On the other hand, it appears that constantly fueled tension narratives and war rhetoric, especially in the case of Serbia, are used as a tool to suppress the ongoing protests over the last two years and to consolidate the domestic audience. The Vucic government, which further strengthens its authoritarian tendencies at the expense of the dividends gained from cooperation with Russia and China, aims to silence dissatisfaction at home with a "policy of distraction" and to increase the possibility of bargaining with the West through the policy of a "threat to regional stability."
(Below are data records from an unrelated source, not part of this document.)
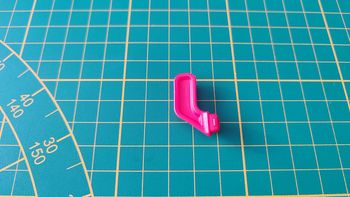 Rétroviseur gauche seul référence 30 51 2413 pièce détachée Playmobil #C45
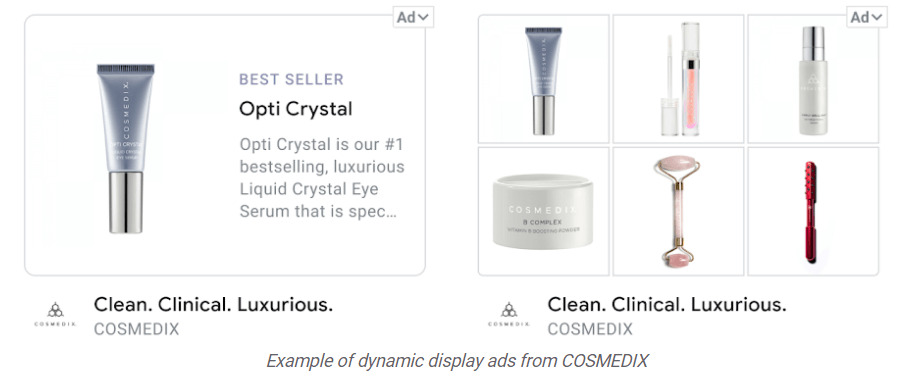 Nowe reklamy displayowe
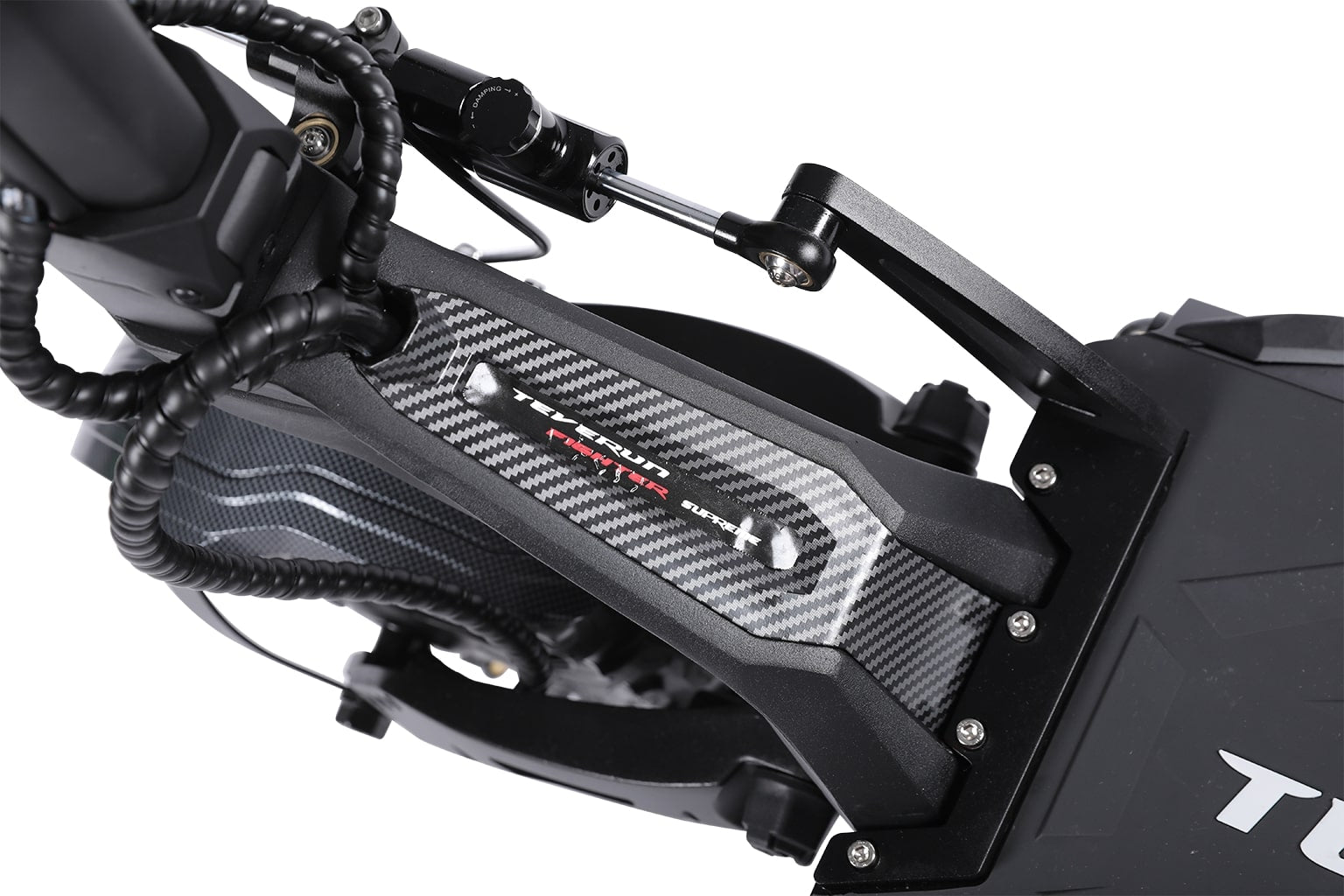 Trottinette électrique Teverun Fighter Supreme by Minimotors (72V 35AH LG) - Occasion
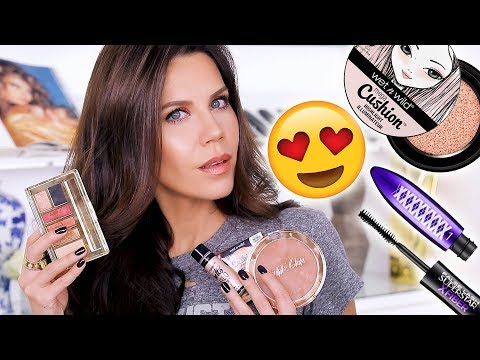 NEW DRUGSTORE MAKEUP TESTED | Hot New Products - UC4qk9TtGhBKCkoWz5qGJcGg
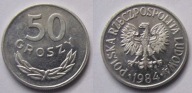 Polska 50 groszy 1984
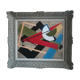 Constructivist canvas Oscar Tronek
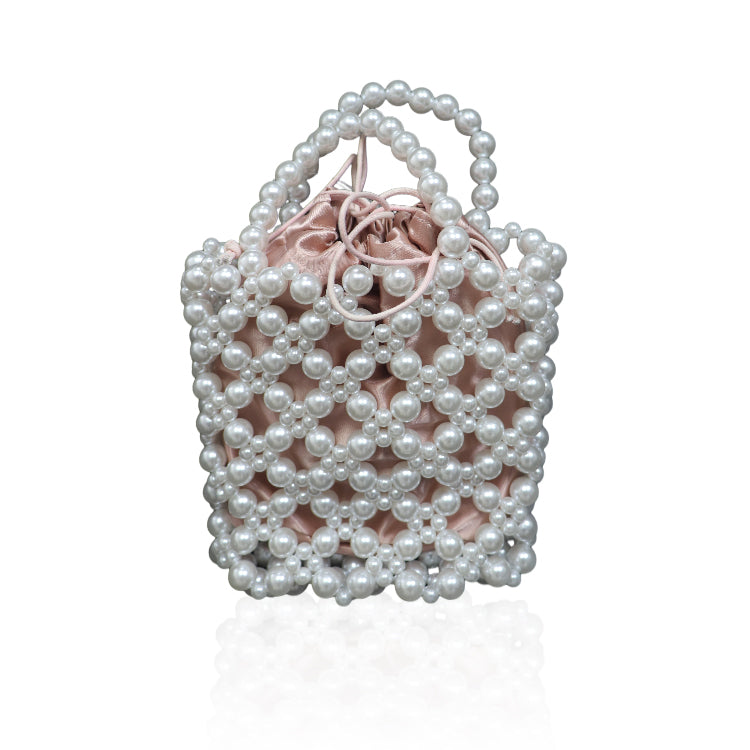 Handmade Beaded Tote Bag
Also, the failure of the agreements reached between Serbia and Kosovo in 2013 (Brussels) and 2023 (Ohrid) aimed at normalizing tension shows that the plane of dialogue between the parties is unsuccessful. It is difficult to predict to what extent such dialogue attempts will be successful in the future perspective, and the outcome of diplomacy's role in reducing tension. However, considering the current geopolitical situation, the scale of escalation in the region, and the ongoing arms race, we can say that future prospects for the Western Balkans region are not very optimistic.
Note: * References to Kosovo are made without prejudice to positions on status and are in line with United Nations Security Council Resolution 1244 (1999) and the International Court of Justice Advisory Opinion on Kosovo’s declaration of independence.